14 de novembro de 2011

Fotografias de casamento.

...” Detinha-se frequentemente a olhar para as montras, quando saía à rua sozinho, num estado de fascínio permanente. Uma vez esteve parado durante mais de meia hora em frente a uma loja de fotografias pela qual já passara inúmeras vezes. Só que, daquela vez, era especial: as lojas de fotografia tinham por tradição fotos expostas que lá foram tirando durante os anos; debaixo do título “Fazemos fotografias tipo passe” estavam colados inúmeros papéis com caras de pessoas anónimas, que visto de longe parecia um mosaico confuso. Mas vistas de perto, a dois palmos do vidro da montra, eram caras de pessoas, pessoas que ele nunca tinha visto na vida, apenas talvez uma ou outra ele reconhecera da rua, dalguma loja, da vizinhança. Um pouco mais à direita estava algo bem mais interessante: Um dístico dizia “Fazemos Casamentos”, ou qualquer coisa do género. Fotografias e mais fotografias de casamentos, cerimónias, noivos e noivas estavam em todo o lado. Estavam expostas dentro de várias molduras que a loja anunciava que fazia, de modo que inúmeros casamentos de desconhecidos estavam emoldurados por um fofo coração vermelho, estofado de veludo, ou por uma grossa armação de madeira com uns cupidos sentados no topo. Aquela exposição intrigava-o: Fazia-o sentir que a emoção e a privacidade de cada um dos casais era ali espoliada e retalhada e vendida a vulso. Não por culpa do lojista: o que se passava era que, por exemplo, aquele rapaz de cara humilde que havia sido fotografado junto de um jardim de uma capela da aldeia rodeada por casas em construção, junto da sua noiva baixa e gordita, toda arranjada para aquela ocasião solene; esse rapaz sentia-se provavelmente – esperava ele – que aquele momento era só dele, que a sua noiva era a mais bonita do mundo, reviria aquele momento como o mais importante da sua vida, esperaria com deleite a noite de núpcias para tirar os três da sua noiva. Pois bem, tudo o que ele sentia era partilhado com mais trinta casais que só aquela loja tinha fotografado naquele mês.

Contemplava com especial curiosidade uma moldura que estava quase ao meio da montra, um pouco desviada para a esquerda. Jurava que já tinha visto aquela cara nalgum lado. Chegou quase imediatamente à conclusão de que nunca conhecera a rapariga, apenas que aquela fotografia já lá estava havia tanto tempo, que ele já a vira sem atenção, que ele pensava que a conhecia.

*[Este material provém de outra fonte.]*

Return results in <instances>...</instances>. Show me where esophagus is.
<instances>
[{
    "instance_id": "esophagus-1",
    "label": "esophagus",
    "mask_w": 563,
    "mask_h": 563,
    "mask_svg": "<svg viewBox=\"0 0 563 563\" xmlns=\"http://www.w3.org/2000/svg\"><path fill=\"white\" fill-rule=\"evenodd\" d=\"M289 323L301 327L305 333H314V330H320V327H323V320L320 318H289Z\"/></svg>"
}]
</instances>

Tratava-se de uma moldura rectangular, de madeira escura, dividida em duas partes. Jazia na montra no meio de todas as outras, no meio daquelas irritantes bolinhas de esferovite e alguns rolos gastos. Eram duas fotografias, e estavam dispostas a parecer do género “antes” e “depois”, embora nada lá estivesse escrito. Na fotografia da esquerda aparecia a dita rapariga. Era uma rapariga bonita, de cabelos compridos e claros, de aspecto um pouco estúpido ou infantil. Só do busto para cima estava fotografada. Apercebia-se que seria provinciana, estatura média, cheia de tronco e de ancas largas e coxas volumosas. Estava num cliché de provocação, o clássico das fotografias de ocasião. Na sua farpela de Domingo, a cabeça um pouco baixa à laia de convite, a mão apoiada em cima da cama para desfazer dúvidas. Um chapéu de grosso tecido verde que deixava entrever os olhos numa expressão de lascívia inocente, abraçava uma rosa artificial contra o peito com as suas mãozitas gorditas. Toda aquela pose sugeria um sentimento muito especial, de menina-quase-mulher, de provocação erótica, de inocência perdida.

Na fotografia da direita, já casada, estava a mesma miúda toda embrulhada no seu vestido branco de noiva, sentada sobre a sua cama de colcha rendilhada. O quarto era espartano, com a mobília em madeira prensada e brilhante, na mesinha de cabeceira estava um Nossa Senhora fosforescente sobre uma toalhita de renda, o seminal terço espalhado pela parede por cima da cama, de madeira escura, grosso e agressivo. A rapariga estava sentada de esguelha por cima da cama, o braço esquerdo a apoiá-la, a mão com os dedos muito abertos sobre a colcha. Nos olhos a mesma expressão da fotografia ao lado, o sorriso oblíquo, as sobrancelhas cerradas.”